PROVIDED DATA >>
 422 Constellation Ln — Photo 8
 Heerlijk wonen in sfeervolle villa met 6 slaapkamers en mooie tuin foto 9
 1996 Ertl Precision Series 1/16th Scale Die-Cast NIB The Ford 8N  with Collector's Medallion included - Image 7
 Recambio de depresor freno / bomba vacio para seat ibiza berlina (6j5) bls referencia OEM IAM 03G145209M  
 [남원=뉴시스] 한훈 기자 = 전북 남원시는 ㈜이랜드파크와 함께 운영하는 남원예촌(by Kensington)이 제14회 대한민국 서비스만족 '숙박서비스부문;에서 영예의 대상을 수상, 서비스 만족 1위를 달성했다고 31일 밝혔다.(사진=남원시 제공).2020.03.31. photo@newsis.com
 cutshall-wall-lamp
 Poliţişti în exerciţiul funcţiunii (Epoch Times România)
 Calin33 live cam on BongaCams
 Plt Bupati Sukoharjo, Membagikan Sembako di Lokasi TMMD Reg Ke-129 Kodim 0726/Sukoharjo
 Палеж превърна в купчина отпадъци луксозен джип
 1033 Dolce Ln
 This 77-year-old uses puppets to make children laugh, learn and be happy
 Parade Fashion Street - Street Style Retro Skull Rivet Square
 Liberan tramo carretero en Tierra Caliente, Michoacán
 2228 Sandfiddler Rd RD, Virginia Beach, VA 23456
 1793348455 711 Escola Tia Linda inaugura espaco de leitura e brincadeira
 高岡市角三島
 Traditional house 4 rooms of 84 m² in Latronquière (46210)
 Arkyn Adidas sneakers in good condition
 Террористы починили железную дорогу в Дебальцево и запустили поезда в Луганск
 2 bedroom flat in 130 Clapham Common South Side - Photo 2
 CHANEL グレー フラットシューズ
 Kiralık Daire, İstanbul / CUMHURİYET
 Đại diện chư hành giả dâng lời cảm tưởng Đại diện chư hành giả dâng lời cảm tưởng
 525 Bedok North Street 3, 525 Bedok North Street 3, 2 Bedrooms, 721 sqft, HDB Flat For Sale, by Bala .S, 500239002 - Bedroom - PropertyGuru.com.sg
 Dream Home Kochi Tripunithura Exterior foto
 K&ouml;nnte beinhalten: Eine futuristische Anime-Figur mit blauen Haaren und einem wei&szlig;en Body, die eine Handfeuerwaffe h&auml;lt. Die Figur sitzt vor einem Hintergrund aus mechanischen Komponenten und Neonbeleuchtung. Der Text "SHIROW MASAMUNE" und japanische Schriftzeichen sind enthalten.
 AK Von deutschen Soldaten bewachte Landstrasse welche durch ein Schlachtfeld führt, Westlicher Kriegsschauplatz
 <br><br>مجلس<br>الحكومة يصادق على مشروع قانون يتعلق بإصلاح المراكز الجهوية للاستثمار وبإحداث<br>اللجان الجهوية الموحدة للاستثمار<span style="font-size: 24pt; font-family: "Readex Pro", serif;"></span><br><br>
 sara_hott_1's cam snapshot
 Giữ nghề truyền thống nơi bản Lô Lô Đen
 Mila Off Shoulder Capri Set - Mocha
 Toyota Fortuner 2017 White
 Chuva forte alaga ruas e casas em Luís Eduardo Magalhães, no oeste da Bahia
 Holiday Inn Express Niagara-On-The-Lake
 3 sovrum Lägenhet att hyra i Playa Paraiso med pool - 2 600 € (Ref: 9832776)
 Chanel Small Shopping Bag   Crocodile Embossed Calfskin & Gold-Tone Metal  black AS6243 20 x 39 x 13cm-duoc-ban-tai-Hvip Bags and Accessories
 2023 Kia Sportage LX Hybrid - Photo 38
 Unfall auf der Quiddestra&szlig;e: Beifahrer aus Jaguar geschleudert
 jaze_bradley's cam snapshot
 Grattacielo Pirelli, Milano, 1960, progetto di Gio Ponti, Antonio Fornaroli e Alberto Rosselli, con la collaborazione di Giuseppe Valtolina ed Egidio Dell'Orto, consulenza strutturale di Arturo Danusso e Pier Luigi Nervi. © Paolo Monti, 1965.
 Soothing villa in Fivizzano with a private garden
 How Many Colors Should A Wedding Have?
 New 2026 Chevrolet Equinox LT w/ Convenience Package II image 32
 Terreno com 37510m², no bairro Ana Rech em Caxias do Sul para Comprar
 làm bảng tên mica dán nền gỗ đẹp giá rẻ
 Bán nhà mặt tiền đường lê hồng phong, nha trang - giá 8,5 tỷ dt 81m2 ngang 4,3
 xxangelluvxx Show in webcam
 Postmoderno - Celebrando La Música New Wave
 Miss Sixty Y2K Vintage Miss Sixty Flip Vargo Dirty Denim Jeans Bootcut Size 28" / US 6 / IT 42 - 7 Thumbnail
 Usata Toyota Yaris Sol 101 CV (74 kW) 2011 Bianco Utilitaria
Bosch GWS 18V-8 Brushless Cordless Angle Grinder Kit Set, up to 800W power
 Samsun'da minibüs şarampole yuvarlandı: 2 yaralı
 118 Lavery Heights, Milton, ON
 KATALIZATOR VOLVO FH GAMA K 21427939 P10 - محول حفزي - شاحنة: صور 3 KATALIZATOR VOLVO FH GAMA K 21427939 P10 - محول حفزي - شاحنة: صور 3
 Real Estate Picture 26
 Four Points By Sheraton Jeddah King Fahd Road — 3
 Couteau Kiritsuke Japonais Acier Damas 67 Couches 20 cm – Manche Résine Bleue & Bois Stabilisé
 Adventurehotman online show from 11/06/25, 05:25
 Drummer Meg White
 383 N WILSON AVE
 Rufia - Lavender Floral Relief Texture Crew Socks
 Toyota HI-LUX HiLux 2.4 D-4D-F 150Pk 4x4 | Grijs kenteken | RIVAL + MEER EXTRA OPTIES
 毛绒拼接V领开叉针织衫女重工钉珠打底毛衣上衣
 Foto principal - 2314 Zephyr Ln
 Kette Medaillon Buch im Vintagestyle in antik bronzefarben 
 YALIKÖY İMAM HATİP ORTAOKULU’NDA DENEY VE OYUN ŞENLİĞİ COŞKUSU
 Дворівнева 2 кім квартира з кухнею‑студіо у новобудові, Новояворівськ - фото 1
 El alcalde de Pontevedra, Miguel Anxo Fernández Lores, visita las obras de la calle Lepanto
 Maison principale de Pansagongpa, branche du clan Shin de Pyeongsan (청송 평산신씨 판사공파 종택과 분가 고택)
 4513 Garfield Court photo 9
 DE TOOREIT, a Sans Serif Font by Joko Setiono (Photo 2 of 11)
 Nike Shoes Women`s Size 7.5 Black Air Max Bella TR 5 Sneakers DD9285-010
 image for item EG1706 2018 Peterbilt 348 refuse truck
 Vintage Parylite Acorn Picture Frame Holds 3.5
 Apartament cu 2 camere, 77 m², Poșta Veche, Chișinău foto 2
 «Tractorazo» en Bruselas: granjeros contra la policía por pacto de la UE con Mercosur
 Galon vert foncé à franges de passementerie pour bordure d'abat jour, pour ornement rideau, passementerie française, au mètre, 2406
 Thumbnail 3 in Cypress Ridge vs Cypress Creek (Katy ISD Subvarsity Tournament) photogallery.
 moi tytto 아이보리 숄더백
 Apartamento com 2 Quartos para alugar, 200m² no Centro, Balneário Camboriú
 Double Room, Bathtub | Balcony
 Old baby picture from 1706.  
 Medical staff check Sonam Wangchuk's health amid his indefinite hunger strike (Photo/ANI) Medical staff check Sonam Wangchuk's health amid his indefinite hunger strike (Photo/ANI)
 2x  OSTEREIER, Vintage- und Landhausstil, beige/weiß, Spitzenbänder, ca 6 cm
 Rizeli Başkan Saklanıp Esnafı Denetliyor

PROBLEM DETAILS >>
Whenever a line in the material above holds the string "from", copy that line in full.

ANSWER SPACE >>
 Adventurehotman online show from 11/06/25, 05:25
 Old baby picture from 1706.  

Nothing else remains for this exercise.